First, let me say I'm a huge Vern Gambetta fan. However, I disagree with some of his points in the article "Perfect Posture" (Training & Conditioning, March 2006, Vol. XVI, No. 2). Discussing ideal posture for sports and ideal health can be challenging as he states "When posing for photos or giving a presentation, our posture is static. In sports, posture is dynamic, always moving." This is true. However, if you were to examine the static posture of most right-handed tennis players or right-handed pitchers you might see a hiked right hip, a lower right shoulder and a longer right arm. Compare that to a professional cyclist with a posterior pelvic tilt, reduced lumbar curve and exaggerated thoracic curve and you might come to the conclusion that structure follows function. Is this okay? Is this healthy? As Diane Sahrmann states in her book Diagnosis and Treatment of Movement Impairment Syndromes, "A useful criterion for assessing precise or balanced movement is observing the path of instantaneous center of rotation (PICR) during active motion. The PICR is not easily analyzed and radiologic methods are necessary to depict the precision of the motion. "Great. Who has access to that?"

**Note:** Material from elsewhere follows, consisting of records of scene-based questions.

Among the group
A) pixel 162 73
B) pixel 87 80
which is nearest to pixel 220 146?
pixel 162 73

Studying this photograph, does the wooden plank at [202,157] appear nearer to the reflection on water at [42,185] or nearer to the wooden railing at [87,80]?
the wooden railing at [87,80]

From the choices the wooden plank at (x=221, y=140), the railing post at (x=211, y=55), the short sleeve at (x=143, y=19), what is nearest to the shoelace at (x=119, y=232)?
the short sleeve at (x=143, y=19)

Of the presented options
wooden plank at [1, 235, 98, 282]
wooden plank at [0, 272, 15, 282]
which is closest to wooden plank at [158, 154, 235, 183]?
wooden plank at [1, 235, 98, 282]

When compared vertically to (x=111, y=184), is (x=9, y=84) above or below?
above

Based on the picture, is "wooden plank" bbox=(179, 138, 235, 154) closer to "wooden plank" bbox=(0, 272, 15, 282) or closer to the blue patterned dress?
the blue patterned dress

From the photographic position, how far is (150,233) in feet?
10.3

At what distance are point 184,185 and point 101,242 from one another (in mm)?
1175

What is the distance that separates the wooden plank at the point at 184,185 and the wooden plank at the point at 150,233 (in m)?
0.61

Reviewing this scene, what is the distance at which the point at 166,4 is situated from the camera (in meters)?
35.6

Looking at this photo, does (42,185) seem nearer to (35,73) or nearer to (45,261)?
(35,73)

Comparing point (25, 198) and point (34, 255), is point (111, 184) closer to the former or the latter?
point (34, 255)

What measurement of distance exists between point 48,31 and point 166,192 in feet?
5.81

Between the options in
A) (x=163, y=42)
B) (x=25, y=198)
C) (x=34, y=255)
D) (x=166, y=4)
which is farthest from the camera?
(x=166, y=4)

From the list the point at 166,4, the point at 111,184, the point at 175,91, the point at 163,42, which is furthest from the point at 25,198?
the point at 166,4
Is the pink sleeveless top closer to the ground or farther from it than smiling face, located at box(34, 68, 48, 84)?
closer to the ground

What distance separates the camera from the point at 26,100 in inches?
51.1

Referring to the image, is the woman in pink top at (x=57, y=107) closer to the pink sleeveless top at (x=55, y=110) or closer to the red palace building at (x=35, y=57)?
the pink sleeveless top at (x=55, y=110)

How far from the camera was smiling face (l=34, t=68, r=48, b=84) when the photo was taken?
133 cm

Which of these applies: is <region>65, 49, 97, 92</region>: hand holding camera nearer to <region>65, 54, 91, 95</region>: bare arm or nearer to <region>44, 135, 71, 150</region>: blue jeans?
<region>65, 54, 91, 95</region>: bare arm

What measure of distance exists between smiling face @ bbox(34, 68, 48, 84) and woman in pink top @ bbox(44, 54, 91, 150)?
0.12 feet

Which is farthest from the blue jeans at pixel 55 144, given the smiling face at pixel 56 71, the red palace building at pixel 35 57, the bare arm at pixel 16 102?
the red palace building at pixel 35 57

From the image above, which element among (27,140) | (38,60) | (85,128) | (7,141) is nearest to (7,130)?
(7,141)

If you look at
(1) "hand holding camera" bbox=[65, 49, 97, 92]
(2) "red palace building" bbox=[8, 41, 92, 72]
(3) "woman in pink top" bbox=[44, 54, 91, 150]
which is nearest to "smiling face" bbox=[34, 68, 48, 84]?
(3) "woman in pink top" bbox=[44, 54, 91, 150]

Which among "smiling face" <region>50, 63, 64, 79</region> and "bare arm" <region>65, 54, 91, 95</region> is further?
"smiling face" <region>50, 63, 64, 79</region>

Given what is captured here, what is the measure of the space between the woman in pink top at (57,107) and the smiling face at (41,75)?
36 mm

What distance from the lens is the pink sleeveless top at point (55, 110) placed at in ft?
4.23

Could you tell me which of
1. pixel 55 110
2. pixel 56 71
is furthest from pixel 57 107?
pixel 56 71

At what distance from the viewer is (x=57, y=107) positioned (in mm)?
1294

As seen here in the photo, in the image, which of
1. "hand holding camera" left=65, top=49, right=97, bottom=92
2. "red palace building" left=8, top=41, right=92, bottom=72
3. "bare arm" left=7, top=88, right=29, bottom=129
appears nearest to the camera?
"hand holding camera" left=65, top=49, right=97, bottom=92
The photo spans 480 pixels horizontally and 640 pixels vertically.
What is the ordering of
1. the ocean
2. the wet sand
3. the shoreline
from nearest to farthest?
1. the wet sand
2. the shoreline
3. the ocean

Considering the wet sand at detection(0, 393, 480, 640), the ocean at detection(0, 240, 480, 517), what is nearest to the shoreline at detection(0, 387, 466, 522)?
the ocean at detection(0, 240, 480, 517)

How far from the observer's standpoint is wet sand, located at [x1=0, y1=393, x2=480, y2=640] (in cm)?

If all these sports have different demands which result in different structural or postural changes then the only thing we do have that remains constant is static posture. Ideal static posture is exactly that; ideal. Sports are challenging, fun and demanding, but in my opinion not exactly healthy. Going down a mountain at 70+ mph on skis wearing nothing but Lycra is not exactly healthy. Flying into a corner with 30 other people on motorcycles is not exactly healthy. Look at John Elway or Jim McMahon's knees and tell me playing professional football is a healthy thing to do.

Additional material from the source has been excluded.